Task to carry out = Every line in the data below from the one containing "Day Out at Winkworth Arboretum" down to the one containing "Top Facts About", both included, must be retyped exactly; no other line is to appear.

Records =
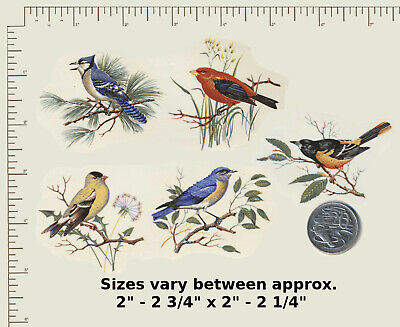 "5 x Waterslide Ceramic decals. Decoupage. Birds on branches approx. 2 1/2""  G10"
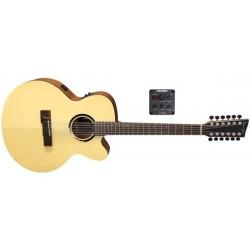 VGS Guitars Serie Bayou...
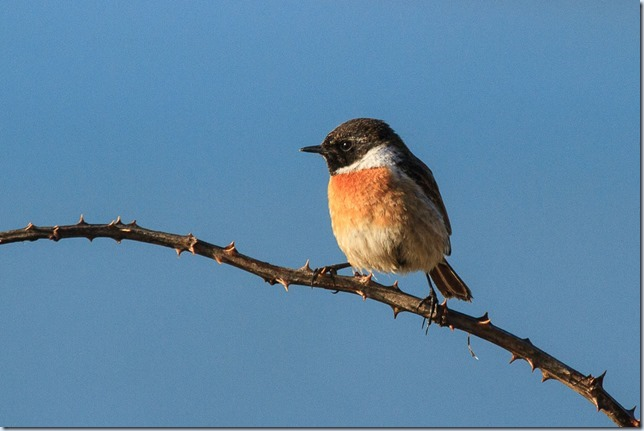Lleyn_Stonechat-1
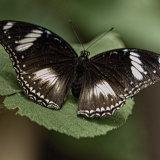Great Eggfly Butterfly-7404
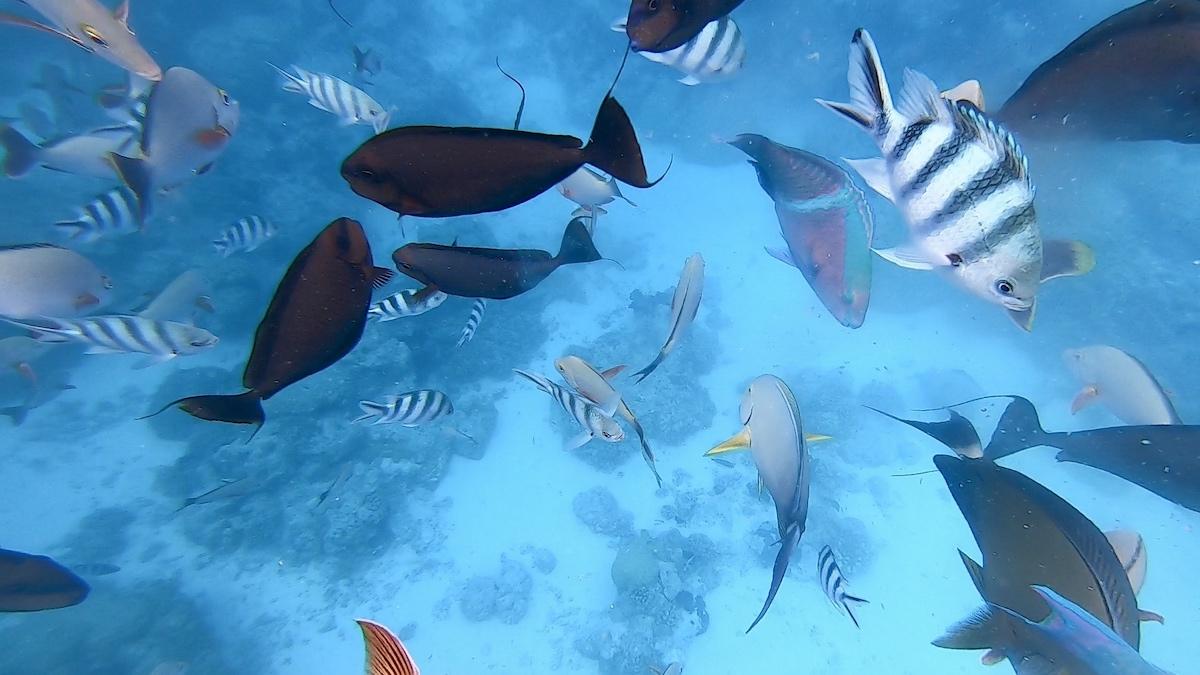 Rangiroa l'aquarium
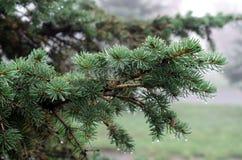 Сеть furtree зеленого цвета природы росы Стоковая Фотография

==

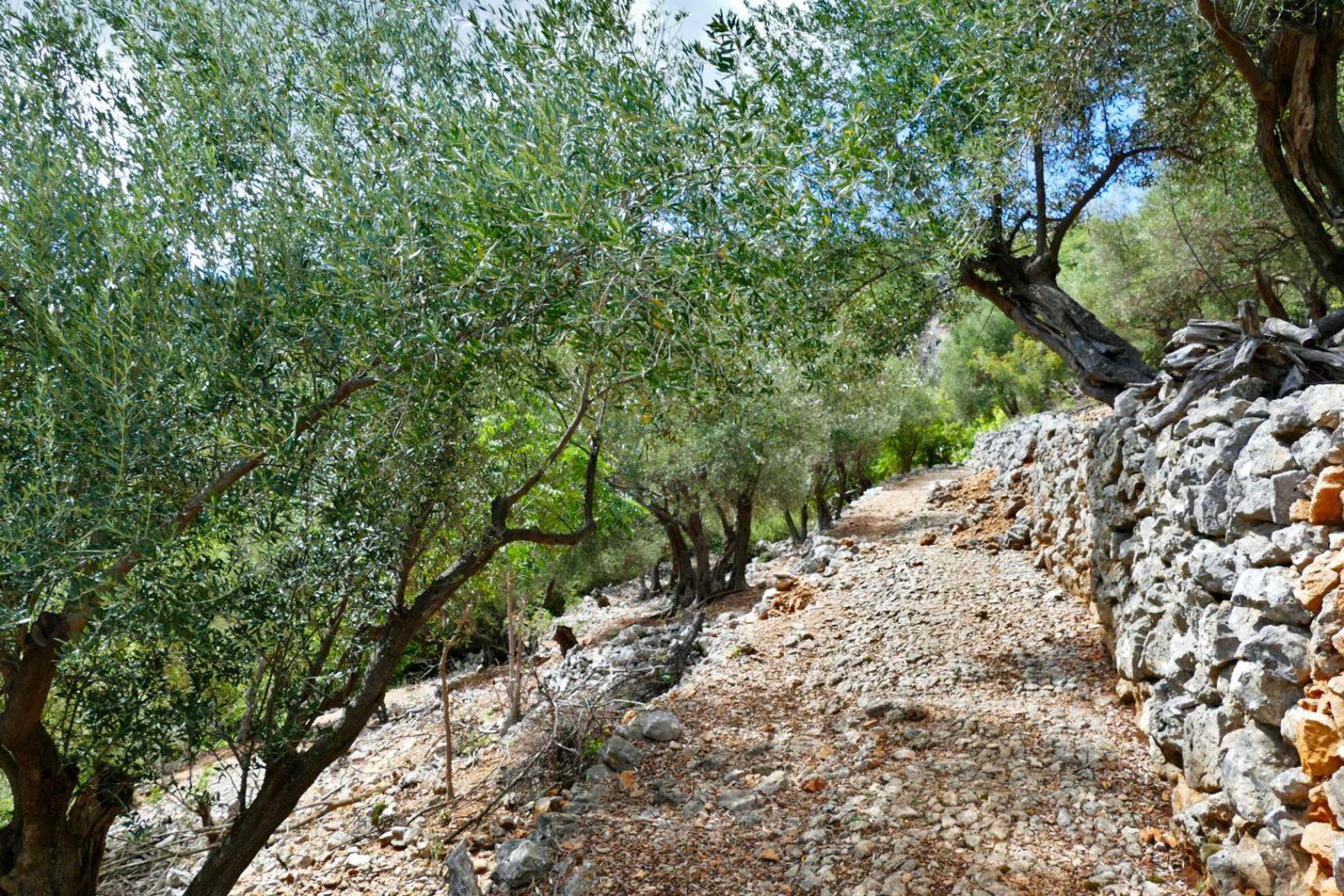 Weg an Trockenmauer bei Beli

* * *

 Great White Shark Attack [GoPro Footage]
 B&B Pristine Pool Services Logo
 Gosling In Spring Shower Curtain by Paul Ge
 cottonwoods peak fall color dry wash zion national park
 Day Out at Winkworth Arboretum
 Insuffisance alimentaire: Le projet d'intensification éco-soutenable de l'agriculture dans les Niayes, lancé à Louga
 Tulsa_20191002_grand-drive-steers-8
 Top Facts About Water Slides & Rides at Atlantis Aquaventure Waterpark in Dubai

Result of the task =
 Day Out at Winkworth Arboretum
 Insuffisance alimentaire: Le projet d'intensification éco-soutenable de l'agriculture dans les Niayes, lancé à Louga
 Tulsa_20191002_grand-drive-steers-8
 Top Facts About Water Slides & Rides at Atlantis Aquaventure Waterpark in Dubai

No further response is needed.